There was no sound from the canary, but the colonel was in such an abject state that he found himself searching for an excuse to forget whether the bird existed or not. He was shivering so violently from the cold that he could not bring himself to go out onto the verandah and down the corridor to take a look at the bird. His putting off going to see the canary had nothing to do with the fact that the canary was called ‘Parvaneh’ and that, having buried his daughter, he did not want to be reminded of her. No, it was just that he was cold. But the fact that he could not hear it singing made him aware that time had cracked on, since the canary always started singing at dawn, and continued warbling until the sun was well up. Then it stopped for an hour or so, and started again at about nine. So, if the canary had not retreated into its shell, it must now be about nine in the morning, the interval between its two performances. But why should the colonel have imagined that the canary had not withdrawn into its shell as of today?
“Amir… what are you doing? Are you coming with me to your brother’s funeral?”
“No, I haven’t got a brother to get up and go to a funeral for.”
Amir did not need to be in the room for the colonel to put such a question to him and to get such an answer.
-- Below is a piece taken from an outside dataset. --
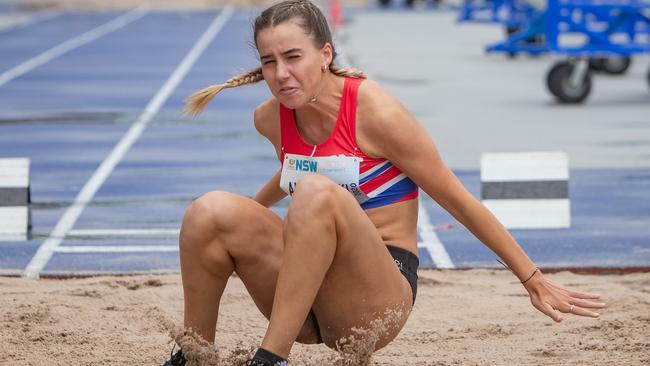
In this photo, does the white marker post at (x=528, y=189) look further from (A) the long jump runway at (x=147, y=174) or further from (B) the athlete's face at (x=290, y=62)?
(B) the athlete's face at (x=290, y=62)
No, absolutely not. the colonel was sure that even if Amir had been in the room, he would have got the same reply. There was no need for this kind of conversation between them any longer. The day that Amir came out to escort Mohammad-Taqi’s body home was, in the colonel’s view, unlikely to be repeated again in his lifetime, any more than was the atmosphere that prevailed on that day. In those days of easily won victories, people were happy to make the most precious sacrifice of all, the blood of youth, in the cause of supposed freedom. The blood of the masses flowed so freely that there seemed to be no end to it. Even the donating of blood seemed to serve the people’s lust for ecstasy.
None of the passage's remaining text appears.